We developed a model for riboflavin production with the aim of specifying the number of organisms and the volume in which the organisms have to thrive to accumulate the necessary amount of riboflavin. The quantification of flavins in the biofilm-matrix indicate a rather high concentration that could not be correlated with the results from the planktonic experiments and the model based on the riboflavin diffusion coefficient, the average biofilm volume, and the average cell number per biofilm volume. The most probable explanation for this experimental result is that riboflavin is bound by the cells and/or the biofilm matrix. As cofactors, flavins are attached to the outer membrane cytochromes on the cell surface. Previous research revealed that the number of outer membrane cytochromes on the cell surface is between 1000 and 30,000 proteins per µm2 [41, 42]. Using the average dimension of Shewanella cells (6.79 µm2) revealed by Sturm et al. [43] and the average number of cells per mL biofilm (5.15 × 1010), we can assume that the biofilm will contain between 3.49 × 1014 and 1.05 × 1016 outer membrane cytochromes per mL. This number is within the range of the measured riboflavin concentration of 3670 ± 224 nM riboflavin; which would be equivalent to 2.21 × 1015 riboflavin molecules per mL. Hence, outer membrane cytochrome-based retention of riboflavin likely allows for riboflavin-based messaging even under environmental conditions, such as those characterized by constant mixing. In other words, the observed process probably allows quorum sensing under conditions that would not lead to a cellular response with a canonical quorum-sensing molecule that is quickly washed out of the biofilm by the medium flow.

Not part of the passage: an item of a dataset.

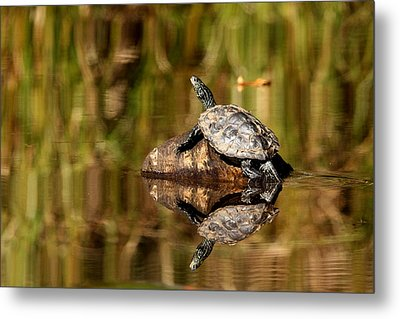 Northern Map Turtle Metal Print by Debbie Oppermann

This study revealed that S. oneidensis can sense the extracellular concentration of riboflavin and responds with enhanced biofilm formation to increasing riboflavin concentrations. This biofilm formation response leads to increased current densities in bioelectrochemical systems. Interestingly, increased biofilm formation does not necessarily lead to higher current densities as some biofilm morphologies or compositions can have an insulating effect. On the contrary, overexpression of speC leads to significantly increased biofilm formation and current densities using the riboflavin signaling pathway. We suggest that this gene will be an important factor for future strain development in the field of bioelectrochemical systems.

Materials and methods

Media and growth conditions

All strains used in this study are listed in Additional file 1: Table S1. S. oneidensis was precultured under oxic conditions in M4 minimal medium (pH 7.4) with 12 mM HEPES buffer and 70 mM lactate as electron donor. The medium was prepared as previously described [14]. After 8 h of oxic growth, S. oneidensis was transferred to anoxic M4 medium containing 70 mM lactate as electron donor and 100 mM fumarate as electron acceptor. Oxygen was removed from the media via the repeated application of a vacuum and following sparging of the headspace with N2. The initial OD600 of the anoxic culture was set to 0.05. For genetic modifications, the strains were grown in LB medium under oxic conditions at 37 °C (E. coli) or 30 °C (S. oneidensis). If necessary, 2,6-diaminopimelic acid (DAP; 0.3 mM), kanamycin (Km; 50 µg/mL), and arabinose (0.1 mM) were added to the medium.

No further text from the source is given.